**Task instructions**
Copy out the records below word for word, from their beginning through the line containing "Answer: the rock", omitting the pictures.
*** Input rows
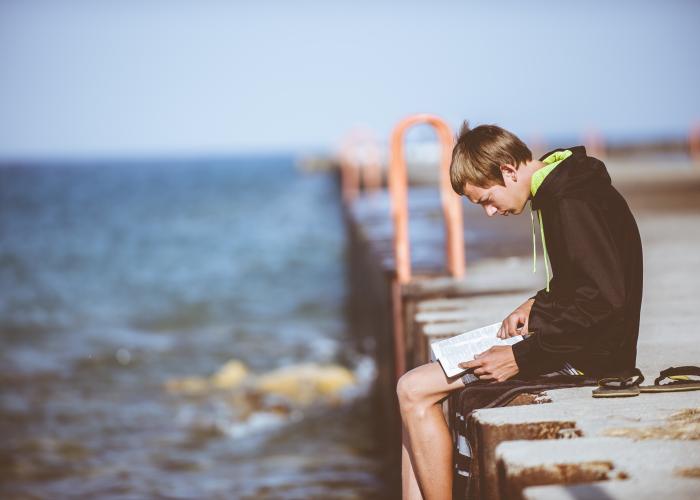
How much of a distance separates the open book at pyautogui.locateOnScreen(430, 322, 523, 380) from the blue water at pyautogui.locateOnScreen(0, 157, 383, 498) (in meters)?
3.25

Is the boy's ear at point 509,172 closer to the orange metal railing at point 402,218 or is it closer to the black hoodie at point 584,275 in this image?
the black hoodie at point 584,275

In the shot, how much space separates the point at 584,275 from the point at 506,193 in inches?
16.0

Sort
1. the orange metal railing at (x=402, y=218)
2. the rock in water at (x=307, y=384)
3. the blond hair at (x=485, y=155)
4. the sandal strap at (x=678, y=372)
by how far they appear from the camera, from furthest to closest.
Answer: the rock in water at (x=307, y=384), the orange metal railing at (x=402, y=218), the sandal strap at (x=678, y=372), the blond hair at (x=485, y=155)

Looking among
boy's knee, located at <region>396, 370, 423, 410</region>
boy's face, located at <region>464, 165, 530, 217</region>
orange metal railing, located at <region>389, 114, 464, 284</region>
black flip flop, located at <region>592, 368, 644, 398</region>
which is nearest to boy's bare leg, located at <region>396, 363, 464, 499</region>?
boy's knee, located at <region>396, 370, 423, 410</region>

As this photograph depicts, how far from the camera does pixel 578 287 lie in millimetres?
2617

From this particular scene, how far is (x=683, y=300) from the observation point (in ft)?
15.7

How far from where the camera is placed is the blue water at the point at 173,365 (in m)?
6.60

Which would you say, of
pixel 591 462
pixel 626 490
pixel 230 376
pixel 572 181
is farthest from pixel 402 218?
pixel 230 376

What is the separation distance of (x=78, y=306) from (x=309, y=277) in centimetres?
539

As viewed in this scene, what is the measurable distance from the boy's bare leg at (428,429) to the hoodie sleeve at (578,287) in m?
0.37

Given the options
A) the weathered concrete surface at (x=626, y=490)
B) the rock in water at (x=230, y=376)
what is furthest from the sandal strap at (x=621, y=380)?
the rock in water at (x=230, y=376)

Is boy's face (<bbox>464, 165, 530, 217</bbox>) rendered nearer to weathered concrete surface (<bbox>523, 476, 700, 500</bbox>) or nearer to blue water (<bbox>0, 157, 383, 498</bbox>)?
weathered concrete surface (<bbox>523, 476, 700, 500</bbox>)

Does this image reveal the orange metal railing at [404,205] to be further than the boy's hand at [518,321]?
Yes

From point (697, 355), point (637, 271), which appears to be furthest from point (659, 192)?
point (637, 271)
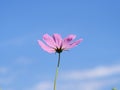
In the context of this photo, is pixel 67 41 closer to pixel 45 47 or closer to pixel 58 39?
pixel 58 39

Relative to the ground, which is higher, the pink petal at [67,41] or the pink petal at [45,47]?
the pink petal at [67,41]

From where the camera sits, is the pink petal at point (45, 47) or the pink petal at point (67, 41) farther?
the pink petal at point (67, 41)

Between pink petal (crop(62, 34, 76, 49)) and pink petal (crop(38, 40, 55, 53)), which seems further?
pink petal (crop(62, 34, 76, 49))

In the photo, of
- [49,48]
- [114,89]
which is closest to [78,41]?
[49,48]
******
**Exercise answer**
How much of a distance separates the open book at pyautogui.locateOnScreen(430, 322, 523, 380) from the blue water at pyautogui.locateOnScreen(0, 157, 383, 498) (in meters)?
3.25

Is the boy's ear at point 509,172 closer to the orange metal railing at point 402,218 or is it closer to the black hoodie at point 584,275 in this image?
the black hoodie at point 584,275

In the shot, how much space separates the point at 584,275 from the point at 506,193 in inches?
16.0

Sort
1. the orange metal railing at (x=402, y=218)
2. the rock in water at (x=307, y=384)
3. the blond hair at (x=485, y=155)
4. the sandal strap at (x=678, y=372)
by how far they appear from the camera, from furthest to closest.
Answer: the rock in water at (x=307, y=384), the orange metal railing at (x=402, y=218), the sandal strap at (x=678, y=372), the blond hair at (x=485, y=155)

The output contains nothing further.